In high-stress times like what we’re now facing, I believe nourishing ourselves and each other can be a soothing balm for the soul. So to help you and your loved ones stay well fed, comforted, and generous towards others, I thought I’d share some practical ideas to help:
Dig Into Your Pantry
There’s a good bet you have beans, pastas and diced tomatoes. Maybe chicken broth and rice noodles, or an assortment of nuts and seeds to roast and snack on. Canned pumpkin from Thanksgiving? Make muffins! These staples are hanging around for a reason, and now is the time to use them up.
Dive Into the Freezer
Toss frozen veggies into soups. Cook up that big roast you bought on sale a while ago. Go ahead—eat all the fries. Food is in good supply all across Canada!
Think Small Business
Smaller grocers, fruit stands, Asian markets and restaurants all have ample food, but tighter profit margins than big-box stores. Visiting these small businesses, or even buying gift cards for later use, would mean the world to these local owners right now.
With schools, rec centres and other social safety nets shutting down, there will be kids and families going hungry. Anything you won’t use from your pantry, or even a few items from your next grocery run, could be dropped off at a food bank or women’s shelter.
Mind Your Social Media Shares
We’re fortunate to live in a place where empty shelves are so novel they’re Instagram-worthy. But, is it healthy to spread shock and fear right now?
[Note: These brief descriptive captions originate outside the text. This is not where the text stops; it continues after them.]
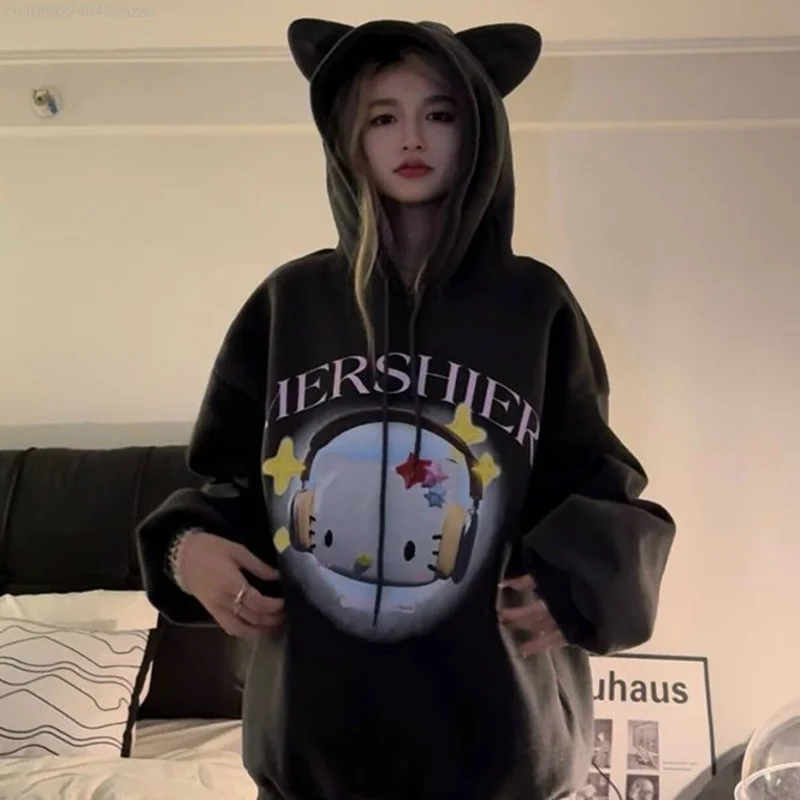 Sanrio Hello Kitty New Korean Style Clothes Women Fashion Top Shirt Hooded Y2k Cartoon Aesthetic Black Pullover Cute Sweatshirt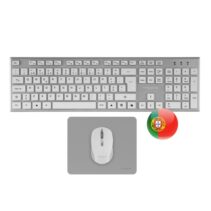 Tacens Zenith Combo Pack Inalabrico de Teclado Completo + Raton y Alfombrilla - Disposicion Portuguesa QWERTY PT - Teclas Silenciosas de Perfil Bajo - Sensor de 3200dpi - Conexion Dual Link 2.4GHz - Switches HUANO - Color Blanco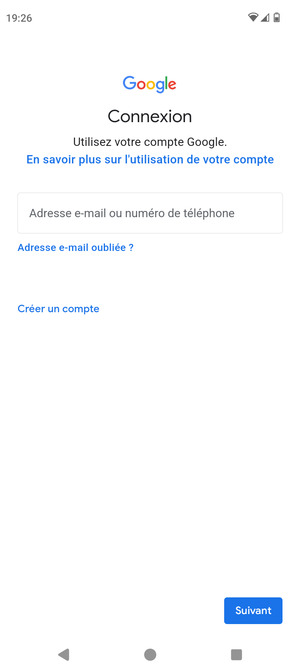 Saisissez votre adresse Gmail et sélectionnez Suivant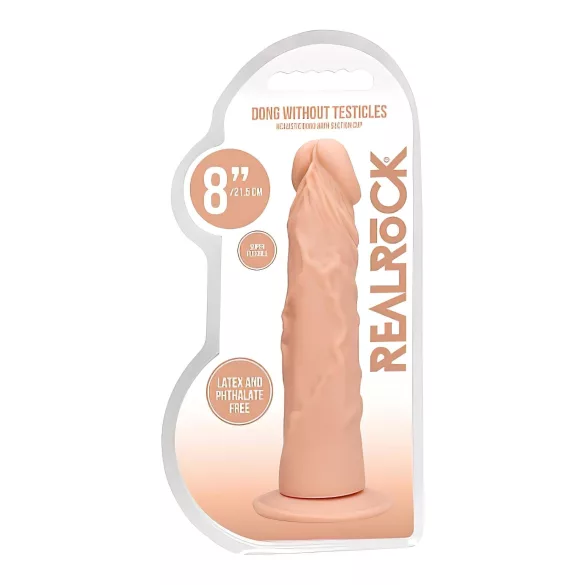 RealRock dildo ar izteiktu vēnainumu 20cm, naturālas krāsas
Maybe a better share would be a wild-and-crazy pizza combo you made up with leftover ingredients, or an epic cookie bake. (And, if social media is making your anxiety worse, consider unplugging. JOMO = joy of missing out!)
Turn Off The News
Go ahead, take an even bigger step than unplugging social media and just…unplug. Plant some chives indoors. Go for a hike. Bake a layered cake. It’s really not necessary to hit refresh on your go-to news page every hour for the latest updates.
Keep an Eye Out for Neighbours In Need
Especially elderly neighbours, who have likely heard they are hardest hit by COVID-19 and may fear going out at all. If you don’t know them well, a friendly note on the door could make a big difference in how they weather the next few weeks.